The LA Times published an op-ed by CalTrout’s South Coast Program Director, Dr. Sandra Jacobson, on the plight of Southern steelhead and the conservation projects that are happening right now to recover the population.
Locals who like to fish off the coast might be surprised to learn that Southern California steelhead were once prized catches along the coast. With dwindling population numbers, these fish are now federally endangered. Their struggle is symbolic of a larger challenge: maintaining healthy waterways for people and wildlife in urbanized coastal California. But real progress is being made toward recovering this iconic species. Recent efforts provide hope that these native fish can coexist with people, even in this highly altered landscape.
The elusive Southern California steelhead are an incredibly resilient species.
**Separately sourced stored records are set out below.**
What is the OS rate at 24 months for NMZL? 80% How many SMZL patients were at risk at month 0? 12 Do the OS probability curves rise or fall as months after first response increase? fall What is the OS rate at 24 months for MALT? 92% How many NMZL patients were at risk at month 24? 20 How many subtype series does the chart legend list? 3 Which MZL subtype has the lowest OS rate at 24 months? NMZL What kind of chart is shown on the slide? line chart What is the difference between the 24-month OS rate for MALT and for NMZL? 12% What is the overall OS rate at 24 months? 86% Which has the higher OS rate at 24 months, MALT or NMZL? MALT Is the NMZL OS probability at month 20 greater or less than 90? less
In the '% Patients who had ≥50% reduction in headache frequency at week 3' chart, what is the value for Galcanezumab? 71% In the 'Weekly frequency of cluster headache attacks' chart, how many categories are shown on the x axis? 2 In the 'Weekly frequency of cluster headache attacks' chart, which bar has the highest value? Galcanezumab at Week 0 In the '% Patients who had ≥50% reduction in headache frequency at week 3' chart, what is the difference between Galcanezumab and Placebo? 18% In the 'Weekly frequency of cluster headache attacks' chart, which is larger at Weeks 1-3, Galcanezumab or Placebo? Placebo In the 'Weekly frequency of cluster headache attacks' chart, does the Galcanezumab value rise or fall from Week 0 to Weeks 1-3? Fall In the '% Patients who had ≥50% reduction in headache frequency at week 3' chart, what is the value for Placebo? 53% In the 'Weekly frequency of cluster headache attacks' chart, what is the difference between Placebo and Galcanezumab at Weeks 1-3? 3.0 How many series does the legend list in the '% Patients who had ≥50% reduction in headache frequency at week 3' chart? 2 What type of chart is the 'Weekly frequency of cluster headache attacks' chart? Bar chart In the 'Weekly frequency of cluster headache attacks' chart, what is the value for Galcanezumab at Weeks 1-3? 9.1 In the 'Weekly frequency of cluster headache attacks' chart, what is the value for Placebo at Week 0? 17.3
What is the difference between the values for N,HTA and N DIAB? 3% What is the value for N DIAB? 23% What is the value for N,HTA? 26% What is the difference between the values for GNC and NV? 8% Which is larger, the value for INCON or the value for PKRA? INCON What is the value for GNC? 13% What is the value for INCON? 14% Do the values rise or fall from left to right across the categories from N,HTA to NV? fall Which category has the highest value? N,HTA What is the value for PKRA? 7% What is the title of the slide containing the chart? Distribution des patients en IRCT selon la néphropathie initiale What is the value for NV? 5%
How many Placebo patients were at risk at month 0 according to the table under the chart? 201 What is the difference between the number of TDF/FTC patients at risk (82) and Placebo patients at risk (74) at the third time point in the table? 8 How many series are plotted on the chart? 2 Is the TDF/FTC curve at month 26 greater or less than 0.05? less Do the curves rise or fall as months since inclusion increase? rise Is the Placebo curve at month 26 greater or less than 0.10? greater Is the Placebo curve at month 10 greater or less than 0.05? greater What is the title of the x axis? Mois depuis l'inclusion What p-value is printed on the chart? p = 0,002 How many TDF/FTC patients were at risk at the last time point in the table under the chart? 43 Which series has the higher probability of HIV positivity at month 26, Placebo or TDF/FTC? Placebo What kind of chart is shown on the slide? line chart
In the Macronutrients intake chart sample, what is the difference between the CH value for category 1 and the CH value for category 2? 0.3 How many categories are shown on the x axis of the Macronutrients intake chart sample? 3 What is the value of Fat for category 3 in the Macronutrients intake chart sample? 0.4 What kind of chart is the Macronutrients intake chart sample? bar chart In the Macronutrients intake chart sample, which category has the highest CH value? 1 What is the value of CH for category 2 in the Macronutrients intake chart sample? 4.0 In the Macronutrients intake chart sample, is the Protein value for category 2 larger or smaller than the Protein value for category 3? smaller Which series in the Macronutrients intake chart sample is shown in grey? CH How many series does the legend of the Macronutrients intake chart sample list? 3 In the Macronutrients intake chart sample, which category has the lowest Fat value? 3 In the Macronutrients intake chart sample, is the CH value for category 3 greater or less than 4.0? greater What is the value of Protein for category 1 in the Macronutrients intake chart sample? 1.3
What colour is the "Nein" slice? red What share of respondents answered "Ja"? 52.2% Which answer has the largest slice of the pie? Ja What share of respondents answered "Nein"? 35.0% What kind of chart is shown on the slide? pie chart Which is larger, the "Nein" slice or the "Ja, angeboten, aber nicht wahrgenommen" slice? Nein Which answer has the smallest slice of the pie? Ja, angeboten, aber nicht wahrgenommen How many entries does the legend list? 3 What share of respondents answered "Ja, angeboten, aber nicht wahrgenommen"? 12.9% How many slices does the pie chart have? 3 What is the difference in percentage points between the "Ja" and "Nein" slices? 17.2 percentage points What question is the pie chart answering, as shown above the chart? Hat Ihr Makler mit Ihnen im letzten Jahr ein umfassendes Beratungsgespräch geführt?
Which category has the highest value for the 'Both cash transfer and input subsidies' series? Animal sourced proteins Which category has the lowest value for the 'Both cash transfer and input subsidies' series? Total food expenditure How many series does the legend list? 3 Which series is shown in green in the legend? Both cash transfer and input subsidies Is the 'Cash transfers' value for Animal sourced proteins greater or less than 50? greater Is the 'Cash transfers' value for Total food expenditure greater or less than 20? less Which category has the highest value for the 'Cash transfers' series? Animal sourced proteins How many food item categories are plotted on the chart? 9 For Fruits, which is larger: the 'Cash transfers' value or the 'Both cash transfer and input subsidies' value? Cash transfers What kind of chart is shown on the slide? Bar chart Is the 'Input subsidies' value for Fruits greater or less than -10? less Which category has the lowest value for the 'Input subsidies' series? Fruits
Listed as federally endangered in 1997, they represent the southern edge of the steelhead species’ range. Their genetic diversity has, so far, enabled them to adapt to higher water temperatures (up to 77°F!), low streamflows, and weather variability. Southern steelhead are the fish of the future. Their amazing resiliency is a major reason why we need to protect this distinct species. Sustaining their genetic diversity is crucial as it may offer clues that could help other steelhead populations further north weather hotter water with a warming climate.
Sandra leads the South Coast Steelhead Coalition which is charged with implementing the 2012 National Marine Fisheries Service Southern California steelhead recovery plan. We work with a broad range of Coalition partners– non-profits, government agencies, tribes, and interested stakeholders– to re-establish steelhead populations in high priority watersheds. Removing in-stream barriers is a key part of our steelhead recovery plan since fish passage among the complex array of concrete infrastructure is a major concern. CalTrout’s headwaters-to-ocean recovery approach will ensure the long-term persistence of self-sustaining wild populations of Southern steelhead.